Oh, and I disagree with the idea of using `degrees Kelvin’ at all, especially around the clueles. Why give them bad ideas when you know they don’t know any better?

BTW, just for the record, there is a legitimate concept of ‘negative Kelvins’ in physics. Like many such paradigm-breakers, it turns out not to mean what you’d casually guess. Temperatures below absolute zero fall into two categories. One category, usually limited to a fraction of a degree below absolute zero, is a bit of a semantic game that involves adjustments in entropy at or near absolute zero, and probably isn’t used anymore. The other, which is indeed still used in ‘extreme physics’, defines negative temperatures as being higher than infinite Kelvins. It sounds weird, but it actually makes a great deal of sense. I’d suggest Googling it - there are quite a few pages that describe it to people with varying degrees of background (SciAm had a good one, but SciAm reorganizes its site periodically, and breaks all my bookmarks and links)

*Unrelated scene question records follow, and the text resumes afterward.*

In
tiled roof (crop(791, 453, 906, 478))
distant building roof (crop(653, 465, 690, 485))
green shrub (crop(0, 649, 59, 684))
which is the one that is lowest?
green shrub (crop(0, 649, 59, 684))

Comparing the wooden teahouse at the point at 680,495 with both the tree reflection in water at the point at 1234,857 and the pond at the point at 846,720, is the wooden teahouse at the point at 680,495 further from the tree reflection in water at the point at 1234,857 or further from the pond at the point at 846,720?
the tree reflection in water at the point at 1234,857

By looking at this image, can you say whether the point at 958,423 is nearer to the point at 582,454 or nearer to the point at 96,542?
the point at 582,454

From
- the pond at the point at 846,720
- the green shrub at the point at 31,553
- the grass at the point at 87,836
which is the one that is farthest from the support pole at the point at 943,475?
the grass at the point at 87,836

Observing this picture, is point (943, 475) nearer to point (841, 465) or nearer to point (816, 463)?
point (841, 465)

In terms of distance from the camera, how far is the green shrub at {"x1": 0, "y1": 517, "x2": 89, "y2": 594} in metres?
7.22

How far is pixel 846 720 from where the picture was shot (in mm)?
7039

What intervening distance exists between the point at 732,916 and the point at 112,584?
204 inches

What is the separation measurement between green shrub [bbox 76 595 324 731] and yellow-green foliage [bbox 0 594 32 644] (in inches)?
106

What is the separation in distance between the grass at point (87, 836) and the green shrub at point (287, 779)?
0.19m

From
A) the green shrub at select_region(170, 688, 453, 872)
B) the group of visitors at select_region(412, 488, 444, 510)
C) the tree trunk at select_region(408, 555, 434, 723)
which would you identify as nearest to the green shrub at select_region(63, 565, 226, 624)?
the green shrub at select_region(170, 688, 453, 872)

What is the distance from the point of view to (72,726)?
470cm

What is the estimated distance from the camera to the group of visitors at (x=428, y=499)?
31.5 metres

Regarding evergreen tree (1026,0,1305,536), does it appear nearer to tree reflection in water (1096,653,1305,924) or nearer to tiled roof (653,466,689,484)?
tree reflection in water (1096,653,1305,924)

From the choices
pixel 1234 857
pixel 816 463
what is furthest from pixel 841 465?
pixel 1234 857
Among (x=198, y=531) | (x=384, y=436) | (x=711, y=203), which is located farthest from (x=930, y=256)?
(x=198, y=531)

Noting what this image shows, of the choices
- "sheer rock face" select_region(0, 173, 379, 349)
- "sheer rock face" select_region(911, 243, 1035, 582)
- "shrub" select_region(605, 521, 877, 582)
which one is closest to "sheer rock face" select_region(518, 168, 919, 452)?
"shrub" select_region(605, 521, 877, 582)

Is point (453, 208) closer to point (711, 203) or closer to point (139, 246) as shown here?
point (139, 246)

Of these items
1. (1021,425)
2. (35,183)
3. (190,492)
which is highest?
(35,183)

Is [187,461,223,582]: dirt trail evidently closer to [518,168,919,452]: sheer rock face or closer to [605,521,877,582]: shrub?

Here’s a simple page from the San Francisco Exploratorium (a science museum) to get you started:
http://isaac.exploratorium.edu/~pauld/activities/energylevelmodel/negativetemperature.html

Derleth, you are responsible for backing your original statement. It’s not my job to disprove your claim, it’s your job (and therefore your time) to back it up.

I would also like a cite on anyone else using the phrase “degrees Kelvin” in this thread. I can only find you using that term.

ftg: I was wrong. Now, would that have been so hard for you to do? I was literally three seconds with Google and chasing down links.

And as for using `degrees Kelvin’ now: It is wrong. The NIST says it’s wrong, the International Bureau of Weights and Measures says it’s wrong, and the SI has been defined to make it wrong. It couldn’t be more wrong without being mathematically wrong. (My cite, incidentally, backs up this whole paragraph. Where’s your cite saying it’s acceptable?)